Waiting for Valdez, 2002

In an unnamed section of 1970s Johannesburg, a cheerful, inquisitive schoolboy named Sharky stares transfixedly at a billboard poster promoting the screening of the Burt Lancaster film, Valdez is Coming at a local theater. Living under the custody and supervision of his grandmother after his parents were forcibly uprooted and relocated to distant parts of Johannesburg during the implementation of apartheid segregation, young Sharky’s childhood, nevertheless, retains a semblance of normalcy in spite of the political turmoil surrounding his country: an idyllic childhood filled with doting affection, playground misadventures, and curious bewilderment (in particular, from an eccentric relative whose ambition is to pass for a white person and, perhaps implicitly, avoid the mandated segregation). Unable to raise enough money to watch the film first-hand, he instead buys admission into the narrated installments of the story that his friends re-enact nightly around a bonfire. However, when his grandmother unexpectedly falls ill, Sharky ends up missing the end of the film.
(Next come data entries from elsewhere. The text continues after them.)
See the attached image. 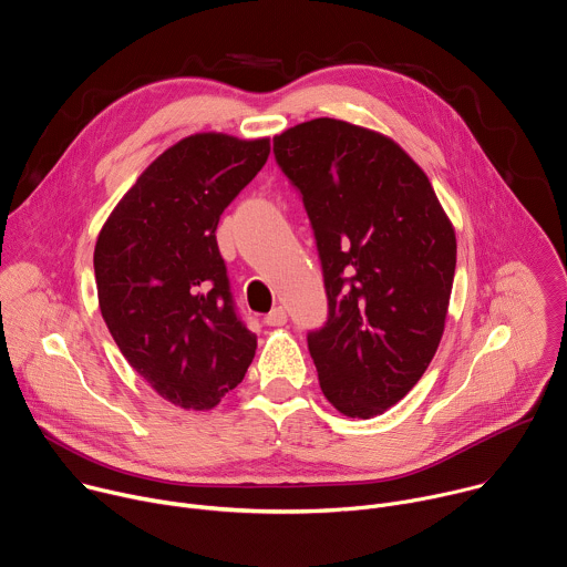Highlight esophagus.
Returning <instances> with one entry per match:
<instances>
[{
  "instance_id": "esophagus-1",
  "label": "esophagus",
  "mask_w": 567,
  "mask_h": 567,
  "mask_svg": "<svg viewBox=\"0 0 567 567\" xmlns=\"http://www.w3.org/2000/svg\"><path fill=\"white\" fill-rule=\"evenodd\" d=\"M265 322L269 328H278V326H285L287 322V311L282 307H274L267 316H265Z\"/></svg>"
}]
</instances>
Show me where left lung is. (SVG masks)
Returning <instances> with one entry per match:
<instances>
[{"label":"left lung","mask_w":567,"mask_h":567,"mask_svg":"<svg viewBox=\"0 0 567 567\" xmlns=\"http://www.w3.org/2000/svg\"><path fill=\"white\" fill-rule=\"evenodd\" d=\"M300 193L328 293L307 334L320 390L348 417L385 413L437 352L455 276V230L415 161L392 138L313 118L274 138Z\"/></svg>","instance_id":"left-lung-1"}]
</instances>
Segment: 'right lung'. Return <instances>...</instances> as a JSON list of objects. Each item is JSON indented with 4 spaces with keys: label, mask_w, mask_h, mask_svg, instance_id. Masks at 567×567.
<instances>
[{
    "label": "right lung",
    "mask_w": 567,
    "mask_h": 567,
    "mask_svg": "<svg viewBox=\"0 0 567 567\" xmlns=\"http://www.w3.org/2000/svg\"><path fill=\"white\" fill-rule=\"evenodd\" d=\"M269 152V138L186 136L152 161L101 228L94 271L107 330L175 406H217L256 357L215 230Z\"/></svg>",
    "instance_id": "right-lung-1"
}]
</instances>
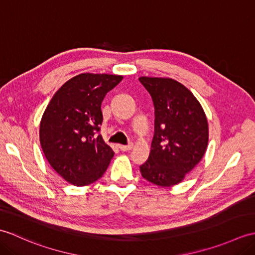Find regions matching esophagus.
Wrapping results in <instances>:
<instances>
[{
    "instance_id": "obj_1",
    "label": "esophagus",
    "mask_w": 255,
    "mask_h": 255,
    "mask_svg": "<svg viewBox=\"0 0 255 255\" xmlns=\"http://www.w3.org/2000/svg\"><path fill=\"white\" fill-rule=\"evenodd\" d=\"M132 147H133V143L130 142V143H128V144L119 145V149H121L122 151H129V150L132 149Z\"/></svg>"
}]
</instances>
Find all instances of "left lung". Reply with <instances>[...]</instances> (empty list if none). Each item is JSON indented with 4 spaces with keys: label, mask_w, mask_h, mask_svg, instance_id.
Masks as SVG:
<instances>
[{
    "label": "left lung",
    "mask_w": 255,
    "mask_h": 255,
    "mask_svg": "<svg viewBox=\"0 0 255 255\" xmlns=\"http://www.w3.org/2000/svg\"><path fill=\"white\" fill-rule=\"evenodd\" d=\"M154 105V136L149 159L140 165L145 180L170 187L183 181L208 144V124L203 107L192 92L177 81L139 79Z\"/></svg>",
    "instance_id": "8db88e82"
}]
</instances>
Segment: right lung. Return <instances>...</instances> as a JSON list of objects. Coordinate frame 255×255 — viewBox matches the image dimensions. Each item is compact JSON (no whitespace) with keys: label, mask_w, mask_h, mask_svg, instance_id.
I'll return each instance as SVG.
<instances>
[{"label":"right lung","mask_w":255,"mask_h":255,"mask_svg":"<svg viewBox=\"0 0 255 255\" xmlns=\"http://www.w3.org/2000/svg\"><path fill=\"white\" fill-rule=\"evenodd\" d=\"M122 79L112 74H79L56 92L41 118L39 137L46 159L75 186L101 178L114 156L100 134L101 105Z\"/></svg>","instance_id":"add662e5"}]
</instances>
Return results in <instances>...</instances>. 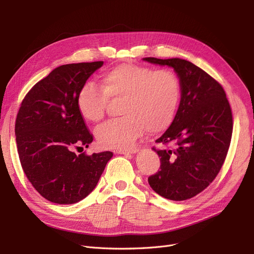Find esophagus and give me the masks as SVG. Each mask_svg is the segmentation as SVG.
<instances>
[{"mask_svg":"<svg viewBox=\"0 0 254 254\" xmlns=\"http://www.w3.org/2000/svg\"><path fill=\"white\" fill-rule=\"evenodd\" d=\"M137 152H138V148L136 147L128 148V149H116V153L121 155H130V154H135Z\"/></svg>","mask_w":254,"mask_h":254,"instance_id":"34e87169","label":"esophagus"}]
</instances>
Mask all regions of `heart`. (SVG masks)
I'll use <instances>...</instances> for the list:
<instances>
[{
	"instance_id": "b5f03b06",
	"label": "heart",
	"mask_w": 254,
	"mask_h": 254,
	"mask_svg": "<svg viewBox=\"0 0 254 254\" xmlns=\"http://www.w3.org/2000/svg\"><path fill=\"white\" fill-rule=\"evenodd\" d=\"M100 88L82 84L76 97L81 117L98 124L109 101H121L122 117L98 128V142L108 148L127 149L144 132L159 133L171 126L181 99V83L171 69L154 70L146 65L122 64L103 72Z\"/></svg>"
}]
</instances>
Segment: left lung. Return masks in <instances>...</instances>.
<instances>
[{"label": "left lung", "mask_w": 254, "mask_h": 254, "mask_svg": "<svg viewBox=\"0 0 254 254\" xmlns=\"http://www.w3.org/2000/svg\"><path fill=\"white\" fill-rule=\"evenodd\" d=\"M144 61L170 65L181 83V101L171 127L156 140L160 170L148 177L152 189L173 201L190 199L218 176L231 141L233 121L229 101L219 81L181 59Z\"/></svg>", "instance_id": "8db88e82"}]
</instances>
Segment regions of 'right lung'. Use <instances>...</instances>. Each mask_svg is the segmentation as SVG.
<instances>
[{"label": "right lung", "instance_id": "add662e5", "mask_svg": "<svg viewBox=\"0 0 254 254\" xmlns=\"http://www.w3.org/2000/svg\"><path fill=\"white\" fill-rule=\"evenodd\" d=\"M102 64L60 65L34 84L17 112L15 136L23 171L37 192L52 203L73 204L86 198L113 156L112 152L90 156L73 151L93 141L76 97Z\"/></svg>", "mask_w": 254, "mask_h": 254}]
</instances>
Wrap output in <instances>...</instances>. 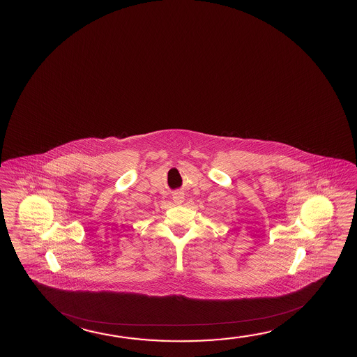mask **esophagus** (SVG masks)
<instances>
[{
	"instance_id": "esophagus-1",
	"label": "esophagus",
	"mask_w": 357,
	"mask_h": 357,
	"mask_svg": "<svg viewBox=\"0 0 357 357\" xmlns=\"http://www.w3.org/2000/svg\"><path fill=\"white\" fill-rule=\"evenodd\" d=\"M174 201H175V204H182L183 202V197H182L181 195H176L175 197H174Z\"/></svg>"
}]
</instances>
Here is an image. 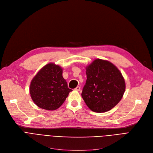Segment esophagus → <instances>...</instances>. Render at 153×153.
Returning <instances> with one entry per match:
<instances>
[{"label":"esophagus","instance_id":"34e87169","mask_svg":"<svg viewBox=\"0 0 153 153\" xmlns=\"http://www.w3.org/2000/svg\"><path fill=\"white\" fill-rule=\"evenodd\" d=\"M80 89H81V88H80L79 86H77V87L75 88V89H74V90L79 91H80Z\"/></svg>","mask_w":153,"mask_h":153}]
</instances>
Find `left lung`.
<instances>
[{
  "label": "left lung",
  "instance_id": "obj_1",
  "mask_svg": "<svg viewBox=\"0 0 153 153\" xmlns=\"http://www.w3.org/2000/svg\"><path fill=\"white\" fill-rule=\"evenodd\" d=\"M87 80L82 97L95 112H105L122 99L125 82L120 71L109 61L95 59L86 68Z\"/></svg>",
  "mask_w": 153,
  "mask_h": 153
}]
</instances>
Filmmaker Dumisani Phakathi presents an understated and evocative quotidian portrait of life in 1970s apartheid-era segregation in Waiting for Valdez. Through the intrinsic correlation with Valdez is Coming – a film that, uncoincidentally, centers on a David and Goliath-styled retribution for a transgression that can never truly be set right – Phakathi presents Sharky’s truncated story as an allegory for the broader national struggle sweeping South Africa as the turmoil and uncertainty of the times is revealed within the context of human history to merely serve as a delayed moment of inevitable reckoning.